Lectures transversales 27: Peter Handke, Kali. Une histoire d’avant-hier

© Julien de Kerviler

« Le maître de la carrière — encore pour gagner du temps ? — fait de nouveau des récits tout le long du chemin : « De tout temps ce fut une région de réfugiés. Longtemps, jusqu’après la dernière guerre, et encore dans les décennies après ça, nous réfugiés venions sans exception de l’Est. Et jusqu’à la fin du siècle passé la plupart d’entre nous s’est trouvé ici chez soi, presque — a en tout cas trouvé du travail dans le sel, a acheté dans la région. Mais les réfugiés de ce nouveau millénaire ne se trouvent pas du tout ici chez eux. Et maintenant ils viennent de toutes les régions de la terre, comme ils le firent de l’Est, plus tard du Sud, et aussi bien, de plus en plus, du Nord et de l’Ouest, oui, de l’Ouest. Les réfugiés d’aujourd’hui restent uniquement entre eux. Car ils sont originaires, d’une porte à l’autre, et même à l’intérieur des maisons, de régions du monde totalement différentes, ne comprennent pas la langue de leur voisin de porte, ne comprennent même de celle d’ici que quelques bribes. Ces, comment dit-on, restructurés, veulent bien travailler, se languissent même de travail, et pas seulement pour gagner de l’argent — seulement la fuite les en a rendus incapables, probablement pour toujours. Ils sont durablement sous le choc.
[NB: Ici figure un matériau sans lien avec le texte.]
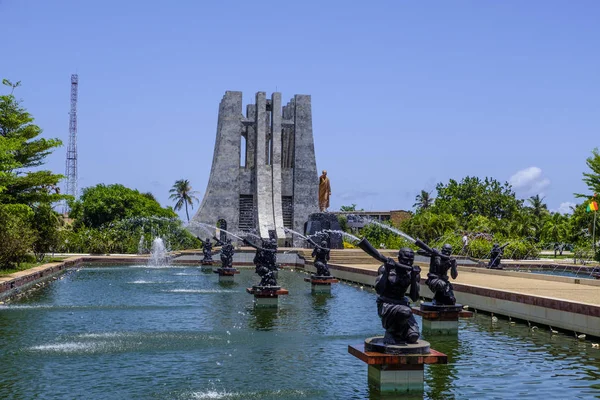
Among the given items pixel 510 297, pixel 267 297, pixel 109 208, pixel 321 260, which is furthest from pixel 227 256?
pixel 109 208

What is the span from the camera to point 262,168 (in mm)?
59219

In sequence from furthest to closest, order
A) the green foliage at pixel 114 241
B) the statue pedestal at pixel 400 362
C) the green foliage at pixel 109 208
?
the green foliage at pixel 109 208
the green foliage at pixel 114 241
the statue pedestal at pixel 400 362

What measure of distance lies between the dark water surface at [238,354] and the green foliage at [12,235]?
6.35 metres

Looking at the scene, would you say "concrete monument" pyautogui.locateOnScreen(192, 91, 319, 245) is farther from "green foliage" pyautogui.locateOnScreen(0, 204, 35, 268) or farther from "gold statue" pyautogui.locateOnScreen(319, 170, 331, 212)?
"green foliage" pyautogui.locateOnScreen(0, 204, 35, 268)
Ont, chacun pour soi, trébuché et dégringolé dans ce paysage, comme jetés d’un bateau en pleine mer et presque noyés. Et le choc ne s’efface pas. Ils sont pour l’éternité des naufragés, plus capables de rien que de trier et ramasser absurdement à longueur de journée. Il est vrai : ramasser, cela après tout ils le peuvent, comme aucun des natifs. Tout ce qu’ils ramassent ainsi, oh là ! Seulement ils ne trouvent jamais vraiment. Parfois il me semble qu’ils sont les survivants de la Troisième Guerre mondiale, qui fait rage autour de nous depuis déjà longtemps, jamais déclarée, peu visible, mais d’autant plus maligne. Une chose est sûre : ils sont des survivants et ont dans leur combat pour la survie perdu toute force de vivre. Ils sont troublés à la racine. Et ils se perdent constamment, dans le jardin, la maison, entrent par la porte des voisins au lieu de la leur, et ne le remarquent alors même pas. Et surtout l’ouïe pour les bruits les a quittés. Au plus petit souffle de vent ils se recroquevillent et se réfugient dans leur maison. La plupart ne savent même pas quel était leur pays d’origine. Pour eux il n’y a plus que des puissances malignes. » »

Peter Handke, Kali. Une histoire d’avant-hier (2007), traduit de l’allemand (Autriche) par Georges-Arthur Goldschmidt, Gallimard, coll. Du monde entier, 2011, pp. 82-83.